The naive answer is to simply look at the record of home teams for the season and use the home team's win ratio. However, this doesn't account for the fact that power-conference teams play a lot of home games against weaker foes, artificially inflating the record of home teams. It seems the best check of the value of H is to calculate the ratings with different values of H and compare the expected wins by home teams to the actual wins. When these two are equal, we have the correct value. Using the 2010 football season data, home teams won 464 of 754 true home games (semi-home* games, such as us hosting FAU at Ford Field, and neutral-site games like the bowls are excluded). For different values of H, the expected home team win totals are:
- H = 1.0 (no advantage): 428.9
- H = 1.2 (if the teams are considered equal on a neutral field, the home team is a 54.5% favorite): 450.0
- H = 1.3 (56.5% favorite): 459.2
- H = 1.35 (57.4% favorite): 463.4
- H = 1.36 (57.6% favorite): 464.3
So for the no-margin version, to the nearest two decimal places the correct value of H is 1.36. What about the margin-aware ratings? We can apply the same logic, but to the "victory point" totals instead of pure wins (as a reminder, for football the victory points are assigned according to a logistic curve: a tie is 0.5, win by 7 is about 0.75, win by 14 is about 0.9, win by 21 is about 0.96, win by 35 is about 0.995). For 2010, the actual home victory point total is 458.4. Expected values:
- H = 1.0 (no advantage): 424.3
- H = 1.2 (59.5% favorite; the rating scale for margin-aware is compressed due to wins giving less than 1 victory point, thus the same multiplying factor has a larger impact on the probability): 447.8
- H = 1.3 (63.4% favorite): 458.1
- H = 1.31 (63.8% favorite): 459.0
To two decimal places, the right value is H = 1.30. This is equivalent to making the home team favored by an extra 3.41 points - which fits well with the common wisdom that home field is worth about a field goal. It's interesting to me that the home field adjustment, in terms of win probability, is so much larger for the margin-aware ratings; without taking a closer look at the data set I can't be sure why, but I suspect it's caused by road teams pulling off an unusually large number of close wins. Perhaps when there's enough data to judge by this year the home field factor will be closer together for the two systems.
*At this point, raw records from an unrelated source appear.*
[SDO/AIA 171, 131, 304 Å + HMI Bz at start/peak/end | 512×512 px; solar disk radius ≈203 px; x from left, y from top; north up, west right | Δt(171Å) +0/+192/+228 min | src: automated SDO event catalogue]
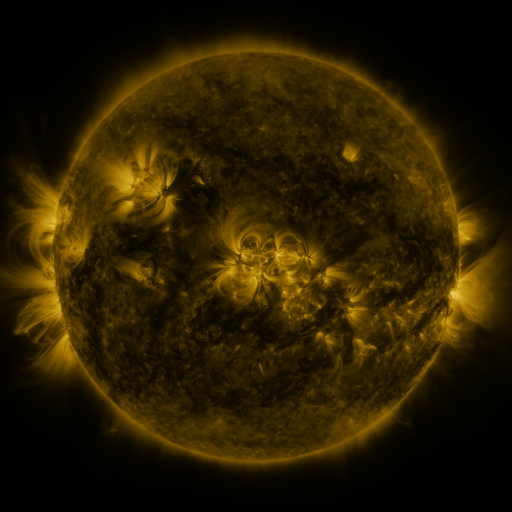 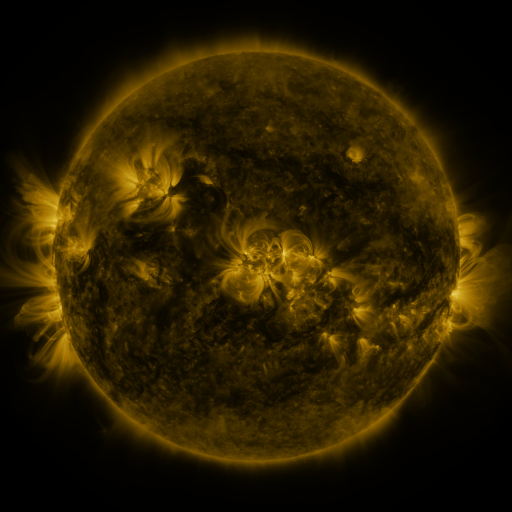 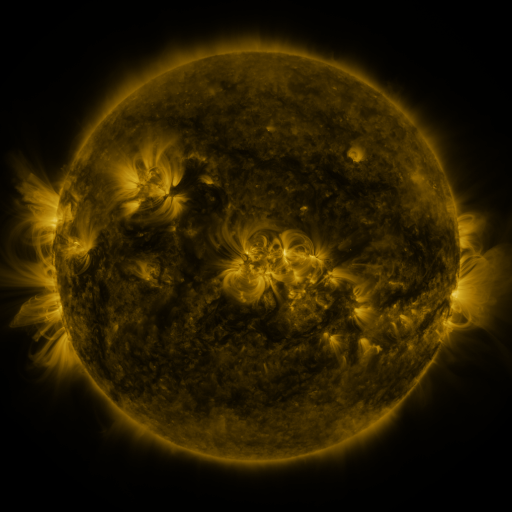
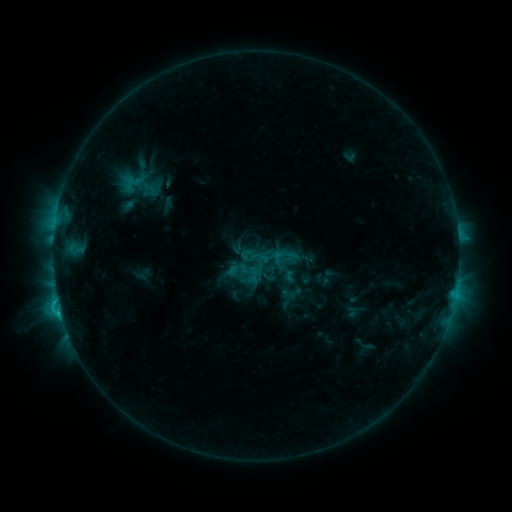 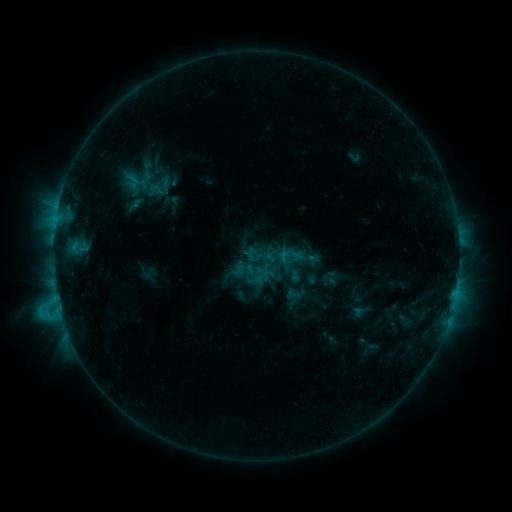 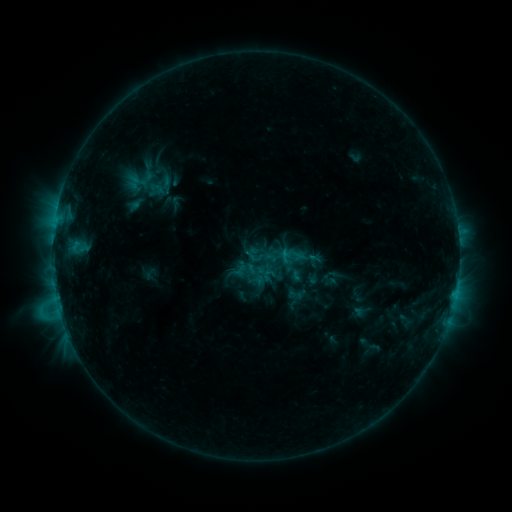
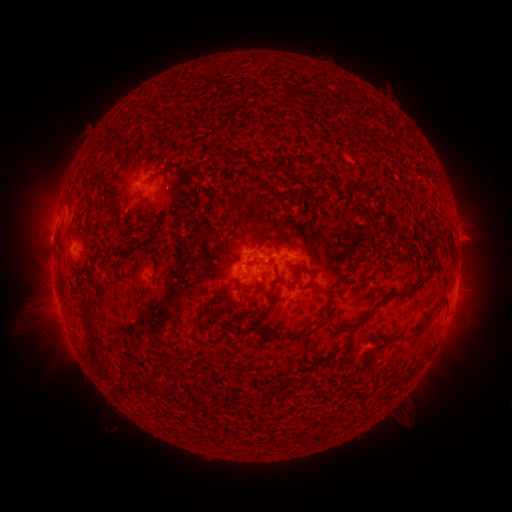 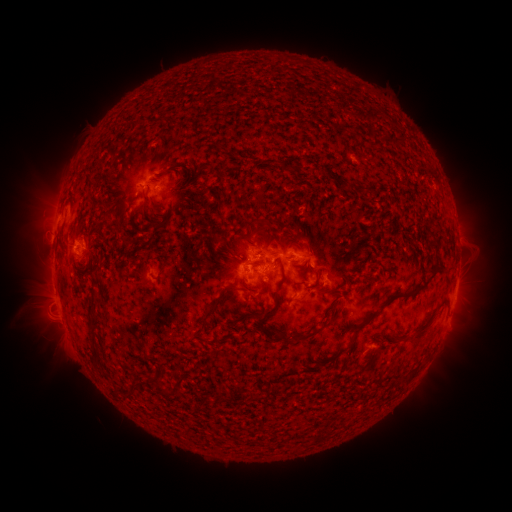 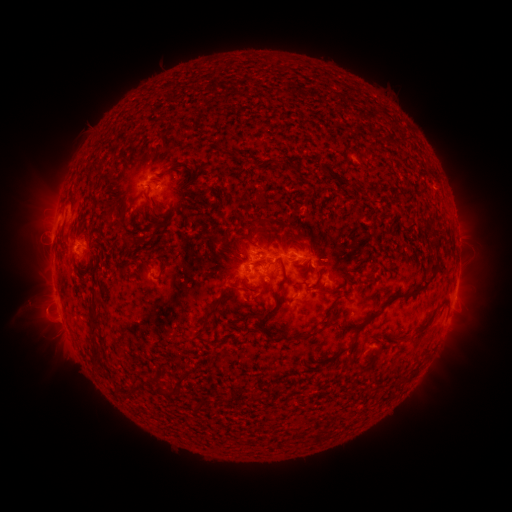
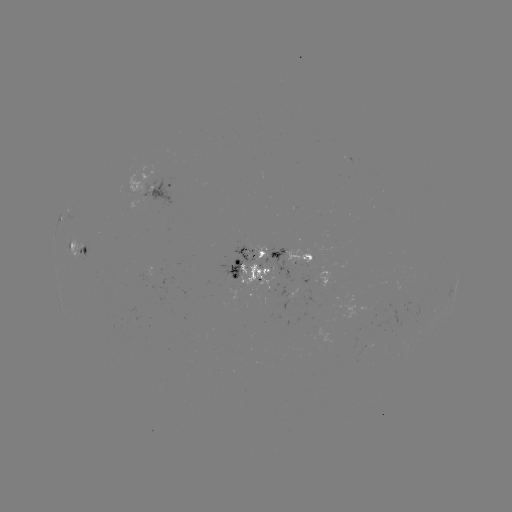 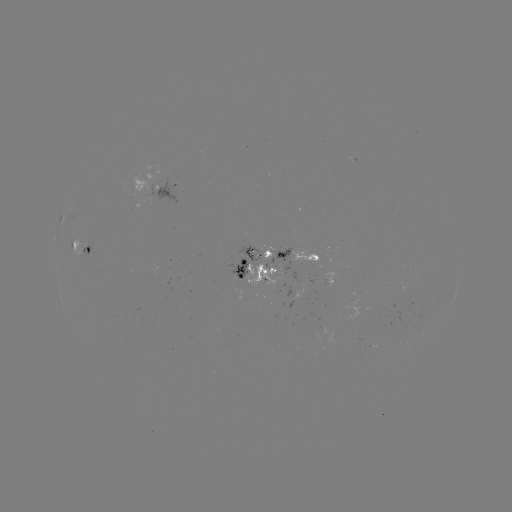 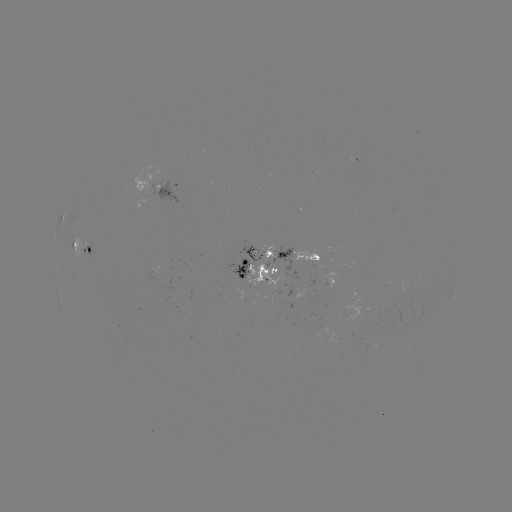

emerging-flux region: [321, 271, 336, 287]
Starting next week, I plan to track the conference race as I did last year with probabilities of winning the division and going to the Rose Bowl for each team.
*(Semi-home games are handled by giving an adjustment of sqrt(H) instead of H; the effect is exactly half as many points as a true home game for margin-aware. As a general rule, these games are substantially closer to one campus than the other and within easy single-day-trip distance of the closer school. LSU-Oregon in the JerryDome is sufficiently far from both campuses to qualify as neutral despite being obviously much closer to LSU; Boise State-Georgia in Atlanta or MSU-FAU in Detroit are semi-home. Teams that regularly play home games away from campus, such as Arkansas playing in Little Rock, still count those games as full home games.)